Vodka, it seems has the least calories of any alcoholic beverage.  It’s super fat packing properties, as with all alcohol, comes from its ability to turn into sugar once ingested which circumvents the liver’s ability to metabolize the stuff.  Sugar = fat.  Thus, the stuff packs on the pudge like nobody’s business and a lot quicker than a month of evenings spent in front of the TV while eating boxes of Ding Dongs and planks of chedder cheese and peanut butter crackers. Drinking cocktails with a devil-may-care abandon has the same effect as injecting bacon fat directly into your butt and thighs and (for me) arms and belly and face (everywhere, except, unfortunately, my hair–fat hair would be nice).

This sad, lard dripping realization is as traumatic as finding out that Santa Claus is a fraud or that Prada can sometimes be found at TJ Maxx (I mean, if you can buy a Prada purse at a discounter, then everyone else can, making it democratic not special).  Besides, if I really had my choice, I’d prefer my caloric excesses to be chewable.

What I soon discovered was that besides missing inches, I missed that constant jagged fuzziness called a hangover. Mother Nature is a cruel and horrible shrew at times.  One of her best and perhaps cruelest of jokes is that once you pass 30, hangovers seem to last a lot longer. An eternity longer. Now, mornings are no longer things to fear.  I can now put on mascara and not feel as if my eyelashes are bruised.   More importantly, after a bit, my skirts suddenly zipped without help from tools from the garage. Stoked by less of me, I figured I could hasten my shrinkage if I actually got up and moved as well.

I discovered that moderation and movement make the ideal cocktail.  I am serious about never saying no to anything that tastes good or makes me feel good.  Pleasure  rocks!  I don’t kill myself running, and I never turn down a cocktail.  I just turn down the 3rd and 4th! and I make sure to put movement somewhere into my day. To me, this seems the most healthy.  I can never understand people who derive smugness from self-deprivation.  Where’s the fun in that?  I think I’d rather have the chocolate and the chance to share it.

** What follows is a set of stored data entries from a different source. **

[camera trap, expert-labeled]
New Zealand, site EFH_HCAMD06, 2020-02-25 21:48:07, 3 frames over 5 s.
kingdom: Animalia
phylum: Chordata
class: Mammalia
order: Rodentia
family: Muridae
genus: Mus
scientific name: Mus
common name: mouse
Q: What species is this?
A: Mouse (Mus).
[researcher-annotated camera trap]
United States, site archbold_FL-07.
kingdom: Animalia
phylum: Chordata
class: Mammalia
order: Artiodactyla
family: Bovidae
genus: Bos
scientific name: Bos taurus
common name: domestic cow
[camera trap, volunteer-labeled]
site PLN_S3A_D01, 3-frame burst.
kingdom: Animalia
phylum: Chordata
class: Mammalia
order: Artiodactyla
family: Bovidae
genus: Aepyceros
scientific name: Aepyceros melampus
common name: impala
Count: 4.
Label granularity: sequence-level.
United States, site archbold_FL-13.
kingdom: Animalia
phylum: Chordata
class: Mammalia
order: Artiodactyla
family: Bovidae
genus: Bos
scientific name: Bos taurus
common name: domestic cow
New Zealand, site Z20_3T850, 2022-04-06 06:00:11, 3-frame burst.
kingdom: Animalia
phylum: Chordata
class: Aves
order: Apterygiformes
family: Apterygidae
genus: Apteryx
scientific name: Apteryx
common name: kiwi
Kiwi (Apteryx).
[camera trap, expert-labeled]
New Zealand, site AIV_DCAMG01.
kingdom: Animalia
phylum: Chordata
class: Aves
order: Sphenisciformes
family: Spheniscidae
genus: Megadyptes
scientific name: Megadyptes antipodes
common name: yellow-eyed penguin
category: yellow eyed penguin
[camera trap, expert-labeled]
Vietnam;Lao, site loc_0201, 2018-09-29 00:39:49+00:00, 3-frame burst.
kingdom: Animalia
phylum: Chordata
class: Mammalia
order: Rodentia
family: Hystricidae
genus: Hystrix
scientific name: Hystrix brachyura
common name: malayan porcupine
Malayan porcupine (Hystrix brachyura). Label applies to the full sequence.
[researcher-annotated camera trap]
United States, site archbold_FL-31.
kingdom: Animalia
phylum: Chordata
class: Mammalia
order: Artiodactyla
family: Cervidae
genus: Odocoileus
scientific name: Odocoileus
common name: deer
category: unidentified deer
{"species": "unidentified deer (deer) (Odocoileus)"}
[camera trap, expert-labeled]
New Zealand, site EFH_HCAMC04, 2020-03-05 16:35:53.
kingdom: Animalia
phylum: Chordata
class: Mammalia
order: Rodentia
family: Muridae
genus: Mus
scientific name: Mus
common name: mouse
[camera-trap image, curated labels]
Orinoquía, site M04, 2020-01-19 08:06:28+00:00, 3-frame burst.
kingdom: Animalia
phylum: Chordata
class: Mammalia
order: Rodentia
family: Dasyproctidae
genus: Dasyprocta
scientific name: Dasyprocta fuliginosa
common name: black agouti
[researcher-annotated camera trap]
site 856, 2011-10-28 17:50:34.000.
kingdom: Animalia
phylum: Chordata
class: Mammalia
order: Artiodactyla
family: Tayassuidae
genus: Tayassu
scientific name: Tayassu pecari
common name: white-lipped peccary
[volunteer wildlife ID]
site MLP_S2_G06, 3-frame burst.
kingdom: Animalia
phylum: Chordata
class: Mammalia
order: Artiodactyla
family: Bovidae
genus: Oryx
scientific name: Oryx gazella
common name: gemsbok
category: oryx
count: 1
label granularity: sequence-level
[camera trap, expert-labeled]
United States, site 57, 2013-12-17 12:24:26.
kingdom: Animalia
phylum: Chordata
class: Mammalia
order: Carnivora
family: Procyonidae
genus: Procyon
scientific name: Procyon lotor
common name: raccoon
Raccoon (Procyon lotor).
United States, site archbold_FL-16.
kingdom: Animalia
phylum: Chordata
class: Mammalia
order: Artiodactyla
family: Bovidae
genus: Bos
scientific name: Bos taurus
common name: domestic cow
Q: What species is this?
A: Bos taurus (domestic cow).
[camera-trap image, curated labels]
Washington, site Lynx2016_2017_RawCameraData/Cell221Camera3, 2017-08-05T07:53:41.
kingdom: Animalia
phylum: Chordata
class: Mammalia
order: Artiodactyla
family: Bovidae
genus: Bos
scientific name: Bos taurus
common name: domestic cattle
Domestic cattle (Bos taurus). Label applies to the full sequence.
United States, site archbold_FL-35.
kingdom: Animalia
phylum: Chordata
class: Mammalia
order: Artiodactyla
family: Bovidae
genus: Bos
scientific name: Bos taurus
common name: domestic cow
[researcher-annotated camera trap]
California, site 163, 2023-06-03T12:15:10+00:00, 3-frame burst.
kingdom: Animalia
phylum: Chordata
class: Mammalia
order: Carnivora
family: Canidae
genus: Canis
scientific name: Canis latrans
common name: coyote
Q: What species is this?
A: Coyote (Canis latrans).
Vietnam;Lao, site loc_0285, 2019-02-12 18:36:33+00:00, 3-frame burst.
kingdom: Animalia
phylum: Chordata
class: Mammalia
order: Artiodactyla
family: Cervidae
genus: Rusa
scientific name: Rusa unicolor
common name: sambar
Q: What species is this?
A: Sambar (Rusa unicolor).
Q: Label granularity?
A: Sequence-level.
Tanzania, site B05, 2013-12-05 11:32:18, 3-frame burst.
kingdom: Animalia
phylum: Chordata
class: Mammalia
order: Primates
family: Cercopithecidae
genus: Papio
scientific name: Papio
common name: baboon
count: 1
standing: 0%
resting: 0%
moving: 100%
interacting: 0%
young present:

In fact, the other night, DH and I stopped for cocktails and I had a mojito made not with the traditional mint, but cilantro.  Yeah, cilantro…pretty cool.  But since DH ordered a plate of crab puffs, I had only the one drink in favor of half of the crab puffs.  With the caloric save, I didn’t feel the urge to pick up a spoon to check my reflection to see whether or not I had suddenly grown pointy ears and a piggy nose.

So for Thanksgiving, I have am anticipating a glass or two from wicked bottle of Shiraz DH picked up last night and just a healthy serving of everything!

Besides the turkey…I’m making a red wine and cherry reduction to glaze the bird:

Here’s an easy recipe–it’s good on almost any meat:

Red Wine & Cherry Glaze

2 cups of good red wine
1 12oz  bag of frozen cherries (unsweetened)
2 tbl of honey
1 tbl minced garlic
1 tbl minced ginger
a dash of thyme and red pepper flakes

Simmer until the wine reduces by 1/2.  Use a pastry brush to baste the glaze on the turkey, chicken or pork.

May your Thanksgiving be filled with lots of good things–if ya gotta pig out, pig out on the love and warmth of family and friends.  If that doesn’t work, go ahead, pour yourself a stiff one!  But just one or two!